The Early Devonian (Lochkovian) Xitun Formation of Yunnan, China, provides remarkable fossils to illustrate the evolutionary origins of individual sarcopterygian lineages, but apparently lacks any actinopterygians. Meemannia is the newest—and least understood—member of this fauna. Represented by four isolated skull roofs and a referred jaw, Meemannia presents an intriguing mosaic of characteristics: histology interpreted as a precursor to the “cosmine” of rhipidistian sarcopterygians (lungfishes plus tetrapods); an undivided braincase and skull roof resembling that of actinopterygians. Previous phylogenetic analyses placed Meemannia as the earliest-diverging sarcopterygian, based on histological features.
In a study published May 19 in Current Biology, Drs. Lu Jing and Zhu Min, of the Chinese Academy of Sciences and their collaborators used high-resolution computed tomography to re-examine the most complete remains of Meemannia, and presented new details of the internal skeleton and one of the earliest osteichthyan endocasts. Researchers revised hypotheses of bone histology in the ancestor of bony fishes, and found that “cosmine”-like tissues, previously thought to unite Meemannia with lobe-fins, are widely distributed among early bony fishes, including the ray-fin Cheirolepis. This finding revealed that Meemannia, once considered a lobe-fin, is the oldest ray-finned fish, providing new evidence for the origin of ray-finned fishes.
“The enigmatic osteichthyan Meemannia from the Early Devonian of China, about 415 million years ago, was previously identified as an exceptionally primitive lobe-finned fish. It combines ‘cosmine’-like tissues taken as evidence of sarcopterygian affinity with actinopterygian-like skull roof and braincase geometry, including endoskeletal enclosure of the spiracle and a lateral cranial canal,” said Dr. Lu Jing. “Our comparable study on histological structures in undoubted ray-finned fishes indicates that they are general osteichthyan features.”
“Phylogenetic analysis places Meemannia as an early-diverging ray-finned fish, resolving it as the sister lineage of Cheirolepis plus all younger actinopterygians,” said study co-author Dr.

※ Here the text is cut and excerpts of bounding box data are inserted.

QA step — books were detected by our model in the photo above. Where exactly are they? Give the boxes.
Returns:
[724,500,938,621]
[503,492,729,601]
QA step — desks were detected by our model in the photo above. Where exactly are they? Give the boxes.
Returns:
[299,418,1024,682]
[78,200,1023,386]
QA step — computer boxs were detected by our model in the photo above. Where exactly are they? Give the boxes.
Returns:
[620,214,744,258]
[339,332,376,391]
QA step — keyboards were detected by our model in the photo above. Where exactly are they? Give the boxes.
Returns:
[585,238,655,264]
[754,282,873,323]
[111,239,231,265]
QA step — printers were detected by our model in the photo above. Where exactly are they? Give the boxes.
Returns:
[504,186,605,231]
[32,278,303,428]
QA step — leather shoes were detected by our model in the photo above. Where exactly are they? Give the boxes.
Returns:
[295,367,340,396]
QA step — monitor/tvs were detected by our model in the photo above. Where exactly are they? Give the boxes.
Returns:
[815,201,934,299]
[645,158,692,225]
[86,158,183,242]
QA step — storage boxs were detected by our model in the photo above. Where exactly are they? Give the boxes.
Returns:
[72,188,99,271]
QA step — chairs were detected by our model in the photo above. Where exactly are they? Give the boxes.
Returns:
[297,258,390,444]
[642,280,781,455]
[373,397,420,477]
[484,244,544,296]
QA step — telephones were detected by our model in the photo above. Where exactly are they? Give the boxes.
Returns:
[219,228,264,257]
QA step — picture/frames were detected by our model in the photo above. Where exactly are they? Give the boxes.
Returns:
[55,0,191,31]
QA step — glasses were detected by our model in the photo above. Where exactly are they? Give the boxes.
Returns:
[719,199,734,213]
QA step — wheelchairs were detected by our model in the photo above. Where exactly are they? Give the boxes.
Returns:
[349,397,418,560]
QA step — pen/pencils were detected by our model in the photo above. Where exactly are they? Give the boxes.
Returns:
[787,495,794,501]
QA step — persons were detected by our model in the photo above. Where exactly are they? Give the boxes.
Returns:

Sam Giles, of the University of Oxford. “This brings the first appearance of ray-fins more in line with that of lobe-fins and fills a conspicuous faunal gap in the otherwise diverse late Silurian-earliest Devonian vertebrate faunas of the South China Block.”

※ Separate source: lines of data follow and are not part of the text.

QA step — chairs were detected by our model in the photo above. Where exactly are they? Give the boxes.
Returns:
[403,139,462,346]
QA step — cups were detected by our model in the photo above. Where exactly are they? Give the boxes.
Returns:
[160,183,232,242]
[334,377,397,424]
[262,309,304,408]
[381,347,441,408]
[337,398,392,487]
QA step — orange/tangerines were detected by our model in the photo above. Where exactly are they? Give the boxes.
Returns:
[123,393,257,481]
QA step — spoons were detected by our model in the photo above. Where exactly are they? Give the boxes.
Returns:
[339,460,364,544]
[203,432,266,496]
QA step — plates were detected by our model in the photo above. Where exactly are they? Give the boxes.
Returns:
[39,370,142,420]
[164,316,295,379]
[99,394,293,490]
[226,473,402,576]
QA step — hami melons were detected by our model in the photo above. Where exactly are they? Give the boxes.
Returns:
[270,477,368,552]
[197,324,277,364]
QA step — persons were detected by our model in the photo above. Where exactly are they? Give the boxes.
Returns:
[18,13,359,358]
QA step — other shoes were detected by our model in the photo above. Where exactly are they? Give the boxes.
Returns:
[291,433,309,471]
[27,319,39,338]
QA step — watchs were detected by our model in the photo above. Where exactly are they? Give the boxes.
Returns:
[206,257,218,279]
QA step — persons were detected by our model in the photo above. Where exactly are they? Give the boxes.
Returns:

“The rarity of early ray-fins supports a ‘long-fuse’ model for actinopterygian diversification,” said Dr. Zhu. “Actinopterygians persisted at low levels of numerical abundance, taxonomic richness, and morphological disparity for millions of years before undergoing apparently explosive diversification in the early Carboniferous after the end-Devonian Hangenberg Event. Meemannia provides an anatomical snapshot of the earliest stages of ray-finned fish evolution, at a time when their rarity and limited ecological variety gave no indication of the dominant role they would play in aquatic vertebrate ecosystems of the future.”